* _DATA FOR THIS TASK_:
= Beginning of Section =

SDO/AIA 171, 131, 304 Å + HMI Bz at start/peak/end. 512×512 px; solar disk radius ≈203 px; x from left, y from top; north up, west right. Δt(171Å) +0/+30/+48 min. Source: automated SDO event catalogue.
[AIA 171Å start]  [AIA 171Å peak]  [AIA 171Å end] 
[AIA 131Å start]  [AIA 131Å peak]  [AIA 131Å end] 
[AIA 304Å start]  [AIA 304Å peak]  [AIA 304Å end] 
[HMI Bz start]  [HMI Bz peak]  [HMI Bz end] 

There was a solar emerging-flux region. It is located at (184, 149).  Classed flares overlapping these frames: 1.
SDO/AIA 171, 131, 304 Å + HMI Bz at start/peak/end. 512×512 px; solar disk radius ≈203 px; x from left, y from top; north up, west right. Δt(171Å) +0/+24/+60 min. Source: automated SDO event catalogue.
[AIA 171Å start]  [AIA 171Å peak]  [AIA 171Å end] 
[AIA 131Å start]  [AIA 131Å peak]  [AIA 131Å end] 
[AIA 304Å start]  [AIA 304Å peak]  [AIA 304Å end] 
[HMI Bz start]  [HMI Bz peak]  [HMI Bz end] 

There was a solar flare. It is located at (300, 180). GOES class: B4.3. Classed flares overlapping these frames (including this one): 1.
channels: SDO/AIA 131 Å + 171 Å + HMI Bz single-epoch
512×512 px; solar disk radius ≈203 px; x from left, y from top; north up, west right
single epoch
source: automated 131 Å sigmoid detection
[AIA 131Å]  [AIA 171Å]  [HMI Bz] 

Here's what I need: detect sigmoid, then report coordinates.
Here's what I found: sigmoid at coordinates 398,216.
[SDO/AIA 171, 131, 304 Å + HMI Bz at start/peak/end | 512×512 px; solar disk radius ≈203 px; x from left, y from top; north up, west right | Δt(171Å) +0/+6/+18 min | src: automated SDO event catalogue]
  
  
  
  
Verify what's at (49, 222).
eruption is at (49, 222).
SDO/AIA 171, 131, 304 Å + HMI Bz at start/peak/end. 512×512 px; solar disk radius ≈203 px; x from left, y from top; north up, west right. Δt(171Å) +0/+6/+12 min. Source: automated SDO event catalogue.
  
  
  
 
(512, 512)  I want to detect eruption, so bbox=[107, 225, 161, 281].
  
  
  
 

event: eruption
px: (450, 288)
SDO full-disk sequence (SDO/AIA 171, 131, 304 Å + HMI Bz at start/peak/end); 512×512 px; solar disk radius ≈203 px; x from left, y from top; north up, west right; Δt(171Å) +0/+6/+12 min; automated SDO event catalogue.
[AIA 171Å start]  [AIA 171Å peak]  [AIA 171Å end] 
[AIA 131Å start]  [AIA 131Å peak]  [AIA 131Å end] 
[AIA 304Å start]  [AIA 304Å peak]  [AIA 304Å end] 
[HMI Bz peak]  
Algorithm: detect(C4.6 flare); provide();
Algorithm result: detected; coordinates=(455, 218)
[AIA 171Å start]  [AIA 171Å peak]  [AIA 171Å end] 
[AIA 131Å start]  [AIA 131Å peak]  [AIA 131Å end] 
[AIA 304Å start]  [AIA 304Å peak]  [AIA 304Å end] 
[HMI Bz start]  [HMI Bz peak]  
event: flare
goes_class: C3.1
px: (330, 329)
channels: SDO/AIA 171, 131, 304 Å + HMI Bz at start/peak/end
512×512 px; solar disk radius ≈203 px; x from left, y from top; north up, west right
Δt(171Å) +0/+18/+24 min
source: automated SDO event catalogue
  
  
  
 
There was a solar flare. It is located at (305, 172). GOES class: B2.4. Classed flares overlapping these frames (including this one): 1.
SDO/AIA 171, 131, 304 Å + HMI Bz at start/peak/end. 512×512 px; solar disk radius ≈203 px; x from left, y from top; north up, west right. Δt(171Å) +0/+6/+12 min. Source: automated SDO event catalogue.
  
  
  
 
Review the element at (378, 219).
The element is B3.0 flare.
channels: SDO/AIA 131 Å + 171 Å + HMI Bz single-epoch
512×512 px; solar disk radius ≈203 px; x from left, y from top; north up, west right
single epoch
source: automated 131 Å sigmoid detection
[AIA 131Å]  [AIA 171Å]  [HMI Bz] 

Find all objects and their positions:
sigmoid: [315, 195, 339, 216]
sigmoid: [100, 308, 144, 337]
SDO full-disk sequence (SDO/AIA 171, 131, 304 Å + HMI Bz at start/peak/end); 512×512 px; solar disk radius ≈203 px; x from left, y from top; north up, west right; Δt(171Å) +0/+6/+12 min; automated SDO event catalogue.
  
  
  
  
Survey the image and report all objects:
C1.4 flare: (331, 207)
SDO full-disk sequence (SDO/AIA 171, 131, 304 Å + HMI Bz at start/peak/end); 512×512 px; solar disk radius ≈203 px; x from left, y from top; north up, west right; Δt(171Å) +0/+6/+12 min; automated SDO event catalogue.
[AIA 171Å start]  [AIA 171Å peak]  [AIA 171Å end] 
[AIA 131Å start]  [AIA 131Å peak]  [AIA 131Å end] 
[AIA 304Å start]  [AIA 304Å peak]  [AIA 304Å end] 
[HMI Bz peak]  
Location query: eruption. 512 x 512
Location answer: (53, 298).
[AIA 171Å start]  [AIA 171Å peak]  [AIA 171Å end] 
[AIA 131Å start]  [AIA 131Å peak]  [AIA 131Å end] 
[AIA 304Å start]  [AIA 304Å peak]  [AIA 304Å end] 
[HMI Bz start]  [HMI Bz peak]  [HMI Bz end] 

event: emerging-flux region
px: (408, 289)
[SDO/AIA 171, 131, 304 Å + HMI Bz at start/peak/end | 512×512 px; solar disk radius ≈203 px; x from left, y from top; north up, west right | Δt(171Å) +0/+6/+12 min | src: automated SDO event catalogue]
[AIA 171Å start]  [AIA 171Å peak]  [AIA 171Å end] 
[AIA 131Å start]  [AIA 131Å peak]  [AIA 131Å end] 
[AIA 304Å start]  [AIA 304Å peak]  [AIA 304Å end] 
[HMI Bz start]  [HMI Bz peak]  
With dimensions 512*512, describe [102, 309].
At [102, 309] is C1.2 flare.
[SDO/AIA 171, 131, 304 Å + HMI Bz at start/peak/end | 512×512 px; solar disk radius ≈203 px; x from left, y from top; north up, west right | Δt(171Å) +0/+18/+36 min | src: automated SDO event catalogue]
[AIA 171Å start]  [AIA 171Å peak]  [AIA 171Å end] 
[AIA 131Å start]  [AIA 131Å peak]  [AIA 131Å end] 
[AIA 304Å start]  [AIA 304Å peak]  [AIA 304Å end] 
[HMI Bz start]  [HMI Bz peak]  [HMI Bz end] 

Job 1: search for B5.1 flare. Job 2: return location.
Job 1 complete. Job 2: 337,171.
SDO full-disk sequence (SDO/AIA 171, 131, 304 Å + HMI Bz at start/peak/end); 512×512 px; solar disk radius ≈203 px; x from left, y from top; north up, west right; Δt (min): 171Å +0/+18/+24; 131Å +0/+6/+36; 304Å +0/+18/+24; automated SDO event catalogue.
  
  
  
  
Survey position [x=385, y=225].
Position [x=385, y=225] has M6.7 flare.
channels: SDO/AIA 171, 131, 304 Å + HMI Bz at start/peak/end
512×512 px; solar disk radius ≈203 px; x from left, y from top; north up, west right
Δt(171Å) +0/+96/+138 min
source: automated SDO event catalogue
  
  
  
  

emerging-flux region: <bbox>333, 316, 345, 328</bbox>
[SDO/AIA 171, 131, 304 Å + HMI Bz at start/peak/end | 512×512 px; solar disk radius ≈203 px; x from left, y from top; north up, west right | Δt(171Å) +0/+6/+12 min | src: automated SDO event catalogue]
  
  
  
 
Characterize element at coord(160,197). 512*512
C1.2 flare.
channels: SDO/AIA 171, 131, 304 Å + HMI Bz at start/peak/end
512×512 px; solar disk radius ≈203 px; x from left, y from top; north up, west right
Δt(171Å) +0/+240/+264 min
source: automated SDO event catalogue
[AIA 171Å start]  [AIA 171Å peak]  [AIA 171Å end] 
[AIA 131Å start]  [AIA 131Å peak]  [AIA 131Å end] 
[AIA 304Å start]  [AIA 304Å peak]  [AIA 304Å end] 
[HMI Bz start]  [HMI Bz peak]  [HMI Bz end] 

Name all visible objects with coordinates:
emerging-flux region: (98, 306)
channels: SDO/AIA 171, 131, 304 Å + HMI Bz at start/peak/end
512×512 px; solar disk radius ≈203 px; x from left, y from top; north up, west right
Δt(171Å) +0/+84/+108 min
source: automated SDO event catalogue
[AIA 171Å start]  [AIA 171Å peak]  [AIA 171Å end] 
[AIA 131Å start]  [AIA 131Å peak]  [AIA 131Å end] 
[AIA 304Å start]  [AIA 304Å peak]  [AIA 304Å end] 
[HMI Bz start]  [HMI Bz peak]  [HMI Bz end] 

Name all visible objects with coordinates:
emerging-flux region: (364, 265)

= End of Section =

* _WHAT YOU WILL DO_: When you reach the line that contains "Here's what I found: sigmoid", stop; output it and every line before it from the start of the data, exactly as written.

* _ANSWER SECTION_:
SDO/AIA 171, 131, 304 Å + HMI Bz at start/peak/end. 512×512 px; solar disk radius ≈203 px; x from left, y from top; north up, west right. Δt(171Å) +0/+30/+48 min. Source: automated SDO event catalogue.
[AIA 171Å start]  [AIA 171Å peak]  [AIA 171Å end] 
[AIA 131Å start]  [AIA 131Å peak]  [AIA 131Å end] 
[AIA 304Å start]  [AIA 304Å peak]  [AIA 304Å end] 
[HMI Bz start]  [HMI Bz peak]  [HMI Bz end] 

There was a solar emerging-flux region. It is located at (184, 149).  Classed flares overlapping these frames: 1.
SDO/AIA 171, 131, 304 Å + HMI Bz at start/peak/end. 512×512 px; solar disk radius ≈203 px; x from left, y from top; north up, west right. Δt(171Å) +0/+24/+60 min. Source: automated SDO event catalogue.
[AIA 171Å start]  [AIA 171Å peak]  [AIA 171Å end] 
[AIA 131Å start]  [AIA 131Å peak]  [AIA 131Å end] 
[AIA 304Å start]  [AIA 304Å peak]  [AIA 304Å end] 
[HMI Bz start]  [HMI Bz peak]  [HMI Bz end] 

There was a solar flare. It is located at (300, 180). GOES class: B4.3. Classed flares overlapping these frames (including this one): 1.
channels: SDO/AIA 131 Å + 171 Å + HMI Bz single-epoch
512×512 px; solar disk radius ≈203 px; x from left, y from top; north up, west right
single epoch
source: automated 131 Å sigmoid detection
[AIA 131Å]  [AIA 171Å]  [HMI Bz] 

Here's what I need: detect sigmoid, then report coordinates.
Here's what I found: sigmoid at coordinates 398,216.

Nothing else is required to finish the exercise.